Nasional

Antara Mesin dan Manusia: Prof Robet Dorong Literasi Kritis Teknologi di Dunia Pendidikan

Channel9.id, Jakarta – Ledakan inovasi digital dan kecerdasan buatan (AI) yang kian melaju tak hanya mengubah pola belajar, tetapi juga mengguncang fondasi humanisme pendidikan. Hal itu mengemuka dalam Seminar Nasional “Desain Ulang Pendidikan Indonesia: Strategi dan Inovasi Menghadapi Gelombang Disrupsi Digital dan AI” yang diselenggarakan oleh Yayasan Rawamangun Mendidik (YRM) bekerja sama dengan Universitas Negeri Jakarta (UNJ) dan Ikatan Alumni UNJ, di Auditorium Perpustakaan Nasional RI, Jakarta Pusat, Rabu (26/11/2025).

Dalam paparannya, Prof Robertus Robet, dosen Fakultas Ilmu Sosial dan Hukum Universitas Negeri Jakarta (UNJ), menegaskan bahwa sistem pendidikan Indonesia selama ini terlalu sering didesain ulang di tingkat administratif—namun justru menambah beban guru dan dosen.

“Setiap ganti pemerintahan, yang didesain itu justru kerjaan guru dan dosen: mengisi aplikasi, melapor, menyesuaikan platform. Sementara esensi perubahan pembelajaran tidak tersentuh,” ujarnya.

Robet menyoroti fakta bahwa teknologi digital berkembang jauh lebih cepat dibanding kemampuan manusia untuk beradaptasi. Akibatnya, ruang belajar yang dulu berbasis dialog kini bergeser ke arah efisiensi, konformitas, dan kalkulasi—seringkali mengabaikan dimensi kemanusiaan.

Ancaman “Manusia yang Usang” di Hadapan Teknologi

Mengutip pemikiran filsuf Jerman Günther Anders, Robet mengingatkan fenomena obsolescence of man—manusia yang merasa kalah, rendah, bahkan tidak memadai di hadapan teknologi yang diciptakannya sendiri.

*Tugas Anda*:
**1.** Tuliskan kembali bagian dokumen sumber dari "Robet menyoroti fakta" sampai "mengabaikan dimensi kemanusiaan.", lalu ganti "efisiensi" dengan "produktivitas".
**2.** Menurut dokumen sumber, di mana seminar nasional tersebut diselenggarakan?

*Isi Data*:
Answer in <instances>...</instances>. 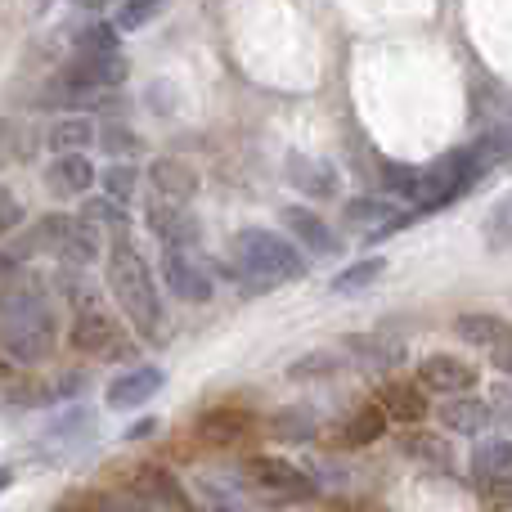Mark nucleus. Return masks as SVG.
<instances>
[{"label": "nucleus", "mask_w": 512, "mask_h": 512, "mask_svg": "<svg viewBox=\"0 0 512 512\" xmlns=\"http://www.w3.org/2000/svg\"><path fill=\"white\" fill-rule=\"evenodd\" d=\"M59 346V315H54V292L41 274L18 270L0 283V351L18 369L45 364Z\"/></svg>", "instance_id": "f257e3e1"}, {"label": "nucleus", "mask_w": 512, "mask_h": 512, "mask_svg": "<svg viewBox=\"0 0 512 512\" xmlns=\"http://www.w3.org/2000/svg\"><path fill=\"white\" fill-rule=\"evenodd\" d=\"M104 283L117 301V315L126 319L135 337L144 346L167 342V310H162V292L153 279V265L144 261V252L131 239H113L104 252Z\"/></svg>", "instance_id": "f03ea898"}, {"label": "nucleus", "mask_w": 512, "mask_h": 512, "mask_svg": "<svg viewBox=\"0 0 512 512\" xmlns=\"http://www.w3.org/2000/svg\"><path fill=\"white\" fill-rule=\"evenodd\" d=\"M234 270H239V283L248 288H283V283H301L306 279V252L297 248L292 239L265 230V225H248V230L234 234L230 243Z\"/></svg>", "instance_id": "7ed1b4c3"}, {"label": "nucleus", "mask_w": 512, "mask_h": 512, "mask_svg": "<svg viewBox=\"0 0 512 512\" xmlns=\"http://www.w3.org/2000/svg\"><path fill=\"white\" fill-rule=\"evenodd\" d=\"M68 342L72 351L90 355L104 364H131L140 355V337L126 328V319L117 310H108L99 297L72 306V324H68Z\"/></svg>", "instance_id": "20e7f679"}, {"label": "nucleus", "mask_w": 512, "mask_h": 512, "mask_svg": "<svg viewBox=\"0 0 512 512\" xmlns=\"http://www.w3.org/2000/svg\"><path fill=\"white\" fill-rule=\"evenodd\" d=\"M481 176H486V162H481L477 149H454V153H445V158H436L432 167H423V180H418L414 216L423 221V216L459 203Z\"/></svg>", "instance_id": "39448f33"}, {"label": "nucleus", "mask_w": 512, "mask_h": 512, "mask_svg": "<svg viewBox=\"0 0 512 512\" xmlns=\"http://www.w3.org/2000/svg\"><path fill=\"white\" fill-rule=\"evenodd\" d=\"M158 270H162V288L176 301H185V306H207V301L216 297V274L198 252L162 248Z\"/></svg>", "instance_id": "423d86ee"}, {"label": "nucleus", "mask_w": 512, "mask_h": 512, "mask_svg": "<svg viewBox=\"0 0 512 512\" xmlns=\"http://www.w3.org/2000/svg\"><path fill=\"white\" fill-rule=\"evenodd\" d=\"M131 499L140 512H198L189 486L162 463H144L131 477Z\"/></svg>", "instance_id": "0eeeda50"}, {"label": "nucleus", "mask_w": 512, "mask_h": 512, "mask_svg": "<svg viewBox=\"0 0 512 512\" xmlns=\"http://www.w3.org/2000/svg\"><path fill=\"white\" fill-rule=\"evenodd\" d=\"M95 432H99V427H95V409L72 405V409H63L50 427H45L36 450L50 454V459H45V468H59V463H68V454H81L86 445H95Z\"/></svg>", "instance_id": "6e6552de"}, {"label": "nucleus", "mask_w": 512, "mask_h": 512, "mask_svg": "<svg viewBox=\"0 0 512 512\" xmlns=\"http://www.w3.org/2000/svg\"><path fill=\"white\" fill-rule=\"evenodd\" d=\"M144 225L162 248H185L194 252L203 243V221L189 212V203H167V198H149L144 207Z\"/></svg>", "instance_id": "1a4fd4ad"}, {"label": "nucleus", "mask_w": 512, "mask_h": 512, "mask_svg": "<svg viewBox=\"0 0 512 512\" xmlns=\"http://www.w3.org/2000/svg\"><path fill=\"white\" fill-rule=\"evenodd\" d=\"M337 351H342L346 369H360L369 373V378H387L391 369H400L405 364V342H396V337L387 333H346L342 342H337Z\"/></svg>", "instance_id": "9d476101"}, {"label": "nucleus", "mask_w": 512, "mask_h": 512, "mask_svg": "<svg viewBox=\"0 0 512 512\" xmlns=\"http://www.w3.org/2000/svg\"><path fill=\"white\" fill-rule=\"evenodd\" d=\"M167 387V369L158 364H126L122 373H113L104 387V405L113 414H131V409H144L158 391Z\"/></svg>", "instance_id": "9b49d317"}, {"label": "nucleus", "mask_w": 512, "mask_h": 512, "mask_svg": "<svg viewBox=\"0 0 512 512\" xmlns=\"http://www.w3.org/2000/svg\"><path fill=\"white\" fill-rule=\"evenodd\" d=\"M248 472L261 490L270 495H319V477L306 463L288 459V454H252Z\"/></svg>", "instance_id": "f8f14e48"}, {"label": "nucleus", "mask_w": 512, "mask_h": 512, "mask_svg": "<svg viewBox=\"0 0 512 512\" xmlns=\"http://www.w3.org/2000/svg\"><path fill=\"white\" fill-rule=\"evenodd\" d=\"M418 387L427 391V396H463V391H472L481 382L477 364H468L463 355H450V351H436V355H423L414 369Z\"/></svg>", "instance_id": "ddd939ff"}, {"label": "nucleus", "mask_w": 512, "mask_h": 512, "mask_svg": "<svg viewBox=\"0 0 512 512\" xmlns=\"http://www.w3.org/2000/svg\"><path fill=\"white\" fill-rule=\"evenodd\" d=\"M432 418L441 423L445 436L477 441V436H486L495 427V405L486 396H477V391H463V396H445L441 405H432Z\"/></svg>", "instance_id": "4468645a"}, {"label": "nucleus", "mask_w": 512, "mask_h": 512, "mask_svg": "<svg viewBox=\"0 0 512 512\" xmlns=\"http://www.w3.org/2000/svg\"><path fill=\"white\" fill-rule=\"evenodd\" d=\"M378 409L387 414L391 427H423L427 418H432V396H427L423 387H418V378H382L378 387Z\"/></svg>", "instance_id": "2eb2a0df"}, {"label": "nucleus", "mask_w": 512, "mask_h": 512, "mask_svg": "<svg viewBox=\"0 0 512 512\" xmlns=\"http://www.w3.org/2000/svg\"><path fill=\"white\" fill-rule=\"evenodd\" d=\"M279 221H283V230H288V239L297 243V248H306V256H337L342 252L337 230L319 212H310V207H283Z\"/></svg>", "instance_id": "dca6fc26"}, {"label": "nucleus", "mask_w": 512, "mask_h": 512, "mask_svg": "<svg viewBox=\"0 0 512 512\" xmlns=\"http://www.w3.org/2000/svg\"><path fill=\"white\" fill-rule=\"evenodd\" d=\"M454 337L463 346H472V351L495 355L512 346V319L495 315V310H463V315H454Z\"/></svg>", "instance_id": "f3484780"}, {"label": "nucleus", "mask_w": 512, "mask_h": 512, "mask_svg": "<svg viewBox=\"0 0 512 512\" xmlns=\"http://www.w3.org/2000/svg\"><path fill=\"white\" fill-rule=\"evenodd\" d=\"M400 454H405L414 468L423 472H436V477H454V445L450 436L441 432H427V427H409L400 436Z\"/></svg>", "instance_id": "a211bd4d"}, {"label": "nucleus", "mask_w": 512, "mask_h": 512, "mask_svg": "<svg viewBox=\"0 0 512 512\" xmlns=\"http://www.w3.org/2000/svg\"><path fill=\"white\" fill-rule=\"evenodd\" d=\"M41 180H45V189H50L54 198H86L90 185L99 180V171H95V162H90L86 153H54Z\"/></svg>", "instance_id": "6ab92c4d"}, {"label": "nucleus", "mask_w": 512, "mask_h": 512, "mask_svg": "<svg viewBox=\"0 0 512 512\" xmlns=\"http://www.w3.org/2000/svg\"><path fill=\"white\" fill-rule=\"evenodd\" d=\"M149 185H153V198H167V203H194L198 189H203V176H198V167H189L185 158H153L149 162Z\"/></svg>", "instance_id": "aec40b11"}, {"label": "nucleus", "mask_w": 512, "mask_h": 512, "mask_svg": "<svg viewBox=\"0 0 512 512\" xmlns=\"http://www.w3.org/2000/svg\"><path fill=\"white\" fill-rule=\"evenodd\" d=\"M283 176H288V185L297 189V194L315 198V203H328V198H337V189H342V180H337L333 162L306 158V153H292L288 167H283Z\"/></svg>", "instance_id": "412c9836"}, {"label": "nucleus", "mask_w": 512, "mask_h": 512, "mask_svg": "<svg viewBox=\"0 0 512 512\" xmlns=\"http://www.w3.org/2000/svg\"><path fill=\"white\" fill-rule=\"evenodd\" d=\"M387 432H391L387 414L378 409V400H369V405H360V409H355V414L342 423L337 441H342V450H369V445H378Z\"/></svg>", "instance_id": "4be33fe9"}, {"label": "nucleus", "mask_w": 512, "mask_h": 512, "mask_svg": "<svg viewBox=\"0 0 512 512\" xmlns=\"http://www.w3.org/2000/svg\"><path fill=\"white\" fill-rule=\"evenodd\" d=\"M468 468L481 486L495 477H508L512 472V441L508 436H490V432L477 436V441H472V454H468Z\"/></svg>", "instance_id": "5701e85b"}, {"label": "nucleus", "mask_w": 512, "mask_h": 512, "mask_svg": "<svg viewBox=\"0 0 512 512\" xmlns=\"http://www.w3.org/2000/svg\"><path fill=\"white\" fill-rule=\"evenodd\" d=\"M99 126L90 122L86 113H63L50 122V131H45V149L50 153H86L90 144H95Z\"/></svg>", "instance_id": "b1692460"}, {"label": "nucleus", "mask_w": 512, "mask_h": 512, "mask_svg": "<svg viewBox=\"0 0 512 512\" xmlns=\"http://www.w3.org/2000/svg\"><path fill=\"white\" fill-rule=\"evenodd\" d=\"M265 427H270L274 441L306 445V441H315V436H319V409H310V405H283V409H274Z\"/></svg>", "instance_id": "393cba45"}, {"label": "nucleus", "mask_w": 512, "mask_h": 512, "mask_svg": "<svg viewBox=\"0 0 512 512\" xmlns=\"http://www.w3.org/2000/svg\"><path fill=\"white\" fill-rule=\"evenodd\" d=\"M382 274H387V256H360V261L342 265V270L328 279V292H337V297H355V292L373 288Z\"/></svg>", "instance_id": "a878e982"}, {"label": "nucleus", "mask_w": 512, "mask_h": 512, "mask_svg": "<svg viewBox=\"0 0 512 512\" xmlns=\"http://www.w3.org/2000/svg\"><path fill=\"white\" fill-rule=\"evenodd\" d=\"M77 216H86L99 234H113V239H126V230H131V207L113 203V198H104V194H86V198H81V212Z\"/></svg>", "instance_id": "bb28decb"}, {"label": "nucleus", "mask_w": 512, "mask_h": 512, "mask_svg": "<svg viewBox=\"0 0 512 512\" xmlns=\"http://www.w3.org/2000/svg\"><path fill=\"white\" fill-rule=\"evenodd\" d=\"M342 369H346V360H342V351H306V355H297V360L288 364V382H333V378H342Z\"/></svg>", "instance_id": "cd10ccee"}, {"label": "nucleus", "mask_w": 512, "mask_h": 512, "mask_svg": "<svg viewBox=\"0 0 512 512\" xmlns=\"http://www.w3.org/2000/svg\"><path fill=\"white\" fill-rule=\"evenodd\" d=\"M243 423H248V418L234 414V409H212V414L198 418V436H203L207 445H234L243 432H248Z\"/></svg>", "instance_id": "c85d7f7f"}, {"label": "nucleus", "mask_w": 512, "mask_h": 512, "mask_svg": "<svg viewBox=\"0 0 512 512\" xmlns=\"http://www.w3.org/2000/svg\"><path fill=\"white\" fill-rule=\"evenodd\" d=\"M396 216V207L387 203V198H378V194H369V198H351V203L342 207V221L346 225H355V230H378L382 221H391Z\"/></svg>", "instance_id": "c756f323"}, {"label": "nucleus", "mask_w": 512, "mask_h": 512, "mask_svg": "<svg viewBox=\"0 0 512 512\" xmlns=\"http://www.w3.org/2000/svg\"><path fill=\"white\" fill-rule=\"evenodd\" d=\"M5 405L9 409H54V405H63V400L50 378V382H14V387H5Z\"/></svg>", "instance_id": "7c9ffc66"}, {"label": "nucleus", "mask_w": 512, "mask_h": 512, "mask_svg": "<svg viewBox=\"0 0 512 512\" xmlns=\"http://www.w3.org/2000/svg\"><path fill=\"white\" fill-rule=\"evenodd\" d=\"M378 176H382V185H387L391 198H405V203H414V198H418V180H423V167H405V162L378 158Z\"/></svg>", "instance_id": "2f4dec72"}, {"label": "nucleus", "mask_w": 512, "mask_h": 512, "mask_svg": "<svg viewBox=\"0 0 512 512\" xmlns=\"http://www.w3.org/2000/svg\"><path fill=\"white\" fill-rule=\"evenodd\" d=\"M99 185H104V198L131 207L135 203V189H140V171H135L131 162H113L108 171H99Z\"/></svg>", "instance_id": "473e14b6"}, {"label": "nucleus", "mask_w": 512, "mask_h": 512, "mask_svg": "<svg viewBox=\"0 0 512 512\" xmlns=\"http://www.w3.org/2000/svg\"><path fill=\"white\" fill-rule=\"evenodd\" d=\"M95 144H99V149H104V153H113L117 162H131L135 153L144 149V140H140V135H135L126 122H108V126H99Z\"/></svg>", "instance_id": "72a5a7b5"}, {"label": "nucleus", "mask_w": 512, "mask_h": 512, "mask_svg": "<svg viewBox=\"0 0 512 512\" xmlns=\"http://www.w3.org/2000/svg\"><path fill=\"white\" fill-rule=\"evenodd\" d=\"M158 14H162V0H122L113 9V27L117 32H144Z\"/></svg>", "instance_id": "f704fd0d"}, {"label": "nucleus", "mask_w": 512, "mask_h": 512, "mask_svg": "<svg viewBox=\"0 0 512 512\" xmlns=\"http://www.w3.org/2000/svg\"><path fill=\"white\" fill-rule=\"evenodd\" d=\"M481 234H486L490 248H508L512 243V194H504L495 207H490L486 225H481Z\"/></svg>", "instance_id": "c9c22d12"}, {"label": "nucleus", "mask_w": 512, "mask_h": 512, "mask_svg": "<svg viewBox=\"0 0 512 512\" xmlns=\"http://www.w3.org/2000/svg\"><path fill=\"white\" fill-rule=\"evenodd\" d=\"M23 230V203L14 198V189L0 185V239H14Z\"/></svg>", "instance_id": "e433bc0d"}, {"label": "nucleus", "mask_w": 512, "mask_h": 512, "mask_svg": "<svg viewBox=\"0 0 512 512\" xmlns=\"http://www.w3.org/2000/svg\"><path fill=\"white\" fill-rule=\"evenodd\" d=\"M486 400L495 405V423H504L508 432H512V382H495Z\"/></svg>", "instance_id": "4c0bfd02"}, {"label": "nucleus", "mask_w": 512, "mask_h": 512, "mask_svg": "<svg viewBox=\"0 0 512 512\" xmlns=\"http://www.w3.org/2000/svg\"><path fill=\"white\" fill-rule=\"evenodd\" d=\"M90 512H140V508H135L131 495H113V490H99V495L90 499Z\"/></svg>", "instance_id": "58836bf2"}, {"label": "nucleus", "mask_w": 512, "mask_h": 512, "mask_svg": "<svg viewBox=\"0 0 512 512\" xmlns=\"http://www.w3.org/2000/svg\"><path fill=\"white\" fill-rule=\"evenodd\" d=\"M481 490H486V499H490V504H495V508L512 512V472H508V477L486 481V486H481Z\"/></svg>", "instance_id": "ea45409f"}, {"label": "nucleus", "mask_w": 512, "mask_h": 512, "mask_svg": "<svg viewBox=\"0 0 512 512\" xmlns=\"http://www.w3.org/2000/svg\"><path fill=\"white\" fill-rule=\"evenodd\" d=\"M153 432H162V418L144 414V418H135V423L126 427V432H122V441H144V436H153Z\"/></svg>", "instance_id": "a19ab883"}, {"label": "nucleus", "mask_w": 512, "mask_h": 512, "mask_svg": "<svg viewBox=\"0 0 512 512\" xmlns=\"http://www.w3.org/2000/svg\"><path fill=\"white\" fill-rule=\"evenodd\" d=\"M18 270H23V261H18L14 252H0V279H14Z\"/></svg>", "instance_id": "79ce46f5"}, {"label": "nucleus", "mask_w": 512, "mask_h": 512, "mask_svg": "<svg viewBox=\"0 0 512 512\" xmlns=\"http://www.w3.org/2000/svg\"><path fill=\"white\" fill-rule=\"evenodd\" d=\"M14 373H18V364L9 360L5 351H0V387H9V382H14Z\"/></svg>", "instance_id": "37998d69"}, {"label": "nucleus", "mask_w": 512, "mask_h": 512, "mask_svg": "<svg viewBox=\"0 0 512 512\" xmlns=\"http://www.w3.org/2000/svg\"><path fill=\"white\" fill-rule=\"evenodd\" d=\"M495 364H499V369H504L508 378H512V346H504V351H495Z\"/></svg>", "instance_id": "c03bdc74"}, {"label": "nucleus", "mask_w": 512, "mask_h": 512, "mask_svg": "<svg viewBox=\"0 0 512 512\" xmlns=\"http://www.w3.org/2000/svg\"><path fill=\"white\" fill-rule=\"evenodd\" d=\"M9 486H14V468H0V495H5Z\"/></svg>", "instance_id": "a18cd8bd"}]
</instances>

*Jawaban Akhir*:
**1.**
Robet menyoroti fakta bahwa teknologi digital berkembang jauh lebih cepat dibanding kemampuan manusia untuk beradaptasi. Akibatnya, ruang belajar yang dulu berbasis dialog kini bergeser ke arah produktivitas, konformitas, dan kalkulasi—seringkali mengabaikan dimensi kemanusiaan.

**2.** Seminar itu diselenggarakan di Auditorium Perpustakaan Nasional RI, Jakarta Pusat.